Image and question entries:
↓
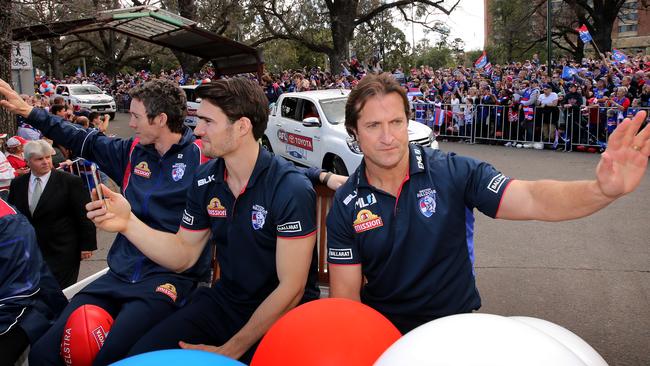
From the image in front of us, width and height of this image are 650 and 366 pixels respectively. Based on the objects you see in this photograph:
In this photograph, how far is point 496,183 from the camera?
2.52 meters

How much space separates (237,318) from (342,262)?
0.75 m

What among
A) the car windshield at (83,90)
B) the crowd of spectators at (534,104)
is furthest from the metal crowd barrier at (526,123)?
the car windshield at (83,90)

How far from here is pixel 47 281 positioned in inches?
131

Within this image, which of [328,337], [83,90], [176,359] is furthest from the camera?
[83,90]

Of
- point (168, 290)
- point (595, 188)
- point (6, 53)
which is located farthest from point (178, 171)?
point (6, 53)

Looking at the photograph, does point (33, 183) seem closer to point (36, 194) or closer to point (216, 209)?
point (36, 194)

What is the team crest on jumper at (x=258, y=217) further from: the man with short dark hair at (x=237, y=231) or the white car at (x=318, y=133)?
the white car at (x=318, y=133)

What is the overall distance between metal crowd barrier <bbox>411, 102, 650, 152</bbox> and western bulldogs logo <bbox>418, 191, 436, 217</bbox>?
42.7 ft

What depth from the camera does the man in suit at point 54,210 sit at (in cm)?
512

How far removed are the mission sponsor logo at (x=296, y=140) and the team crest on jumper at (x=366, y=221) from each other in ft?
32.3

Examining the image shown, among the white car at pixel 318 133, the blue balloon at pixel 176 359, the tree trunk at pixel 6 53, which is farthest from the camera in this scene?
the white car at pixel 318 133

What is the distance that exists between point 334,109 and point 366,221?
10.0 meters


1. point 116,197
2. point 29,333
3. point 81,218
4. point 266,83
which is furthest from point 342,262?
point 266,83

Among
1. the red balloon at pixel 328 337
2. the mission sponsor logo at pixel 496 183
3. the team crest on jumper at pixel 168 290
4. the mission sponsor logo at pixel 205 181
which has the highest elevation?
the mission sponsor logo at pixel 496 183
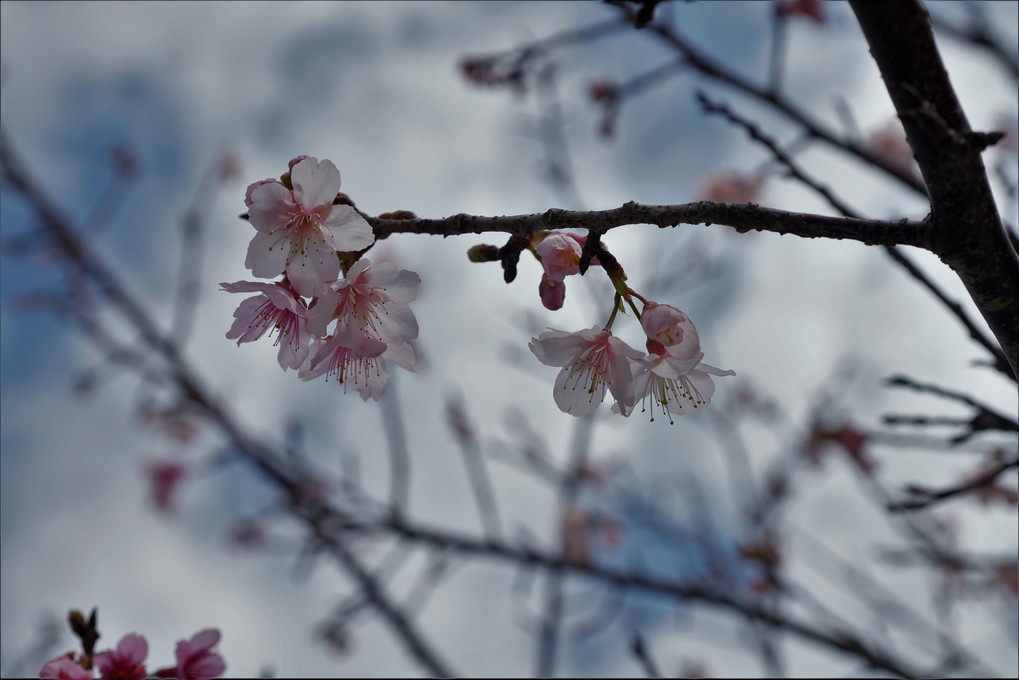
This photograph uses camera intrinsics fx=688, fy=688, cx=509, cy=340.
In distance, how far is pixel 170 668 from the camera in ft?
6.06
↑
__TASK PROMPT__
Copy out all of the entries above word for word, and leave the pictures out of your copy.

__FINAL ANSWER__
From the image in front of us, width and height of this image are 650 and 366 pixels respectively. Based on the objects you see in this photograph:
In this photograph, how far is point 496,183 from the camera?
2.52 meters

How much space separates (237,318) from (342,262)?
0.75 m

What among
A) the car windshield at (83,90)
B) the crowd of spectators at (534,104)
is furthest from the metal crowd barrier at (526,123)?
the car windshield at (83,90)

How far from here is pixel 47 281 positioned in inches?
131

Within this image, which of [328,337], [83,90], [176,359] is furthest from the camera?
[83,90]

Of
- point (168, 290)
- point (595, 188)
- point (6, 53)
which is located farthest from point (178, 171)?
point (6, 53)

Looking at the photograph, does point (33, 183) seem closer to point (36, 194) or closer to point (216, 209)?
point (36, 194)

What is the team crest on jumper at (x=258, y=217) further from: the man with short dark hair at (x=237, y=231) or the white car at (x=318, y=133)?
the white car at (x=318, y=133)

What is the overall distance between metal crowd barrier <bbox>411, 102, 650, 152</bbox> and western bulldogs logo <bbox>418, 191, 436, 217</bbox>?
42.7 ft

What depth from the camera does the man in suit at point 54,210 sit at (in cm)?
512

How far removed are the mission sponsor logo at (x=296, y=140) and the team crest on jumper at (x=366, y=221) from each other in ft?
32.3

Examining the image shown, among the white car at pixel 318 133, the blue balloon at pixel 176 359, the tree trunk at pixel 6 53, which is farthest from the camera in this scene?
the white car at pixel 318 133

What is the distance that exists between point 334,109 and point 366,221?
10.0 meters


1. point 116,197
2. point 29,333
3. point 81,218
4. point 266,83
which is furthest from point 342,262?
point 266,83

Among
1. the red balloon at pixel 328 337
2. the mission sponsor logo at pixel 496 183
3. the team crest on jumper at pixel 168 290
4. the mission sponsor logo at pixel 205 181
which has the highest elevation?
the mission sponsor logo at pixel 496 183
This photograph uses camera intrinsics fx=688, fy=688, cx=509, cy=340.
In distance, how far is pixel 170 668 from the camera in ft?
6.06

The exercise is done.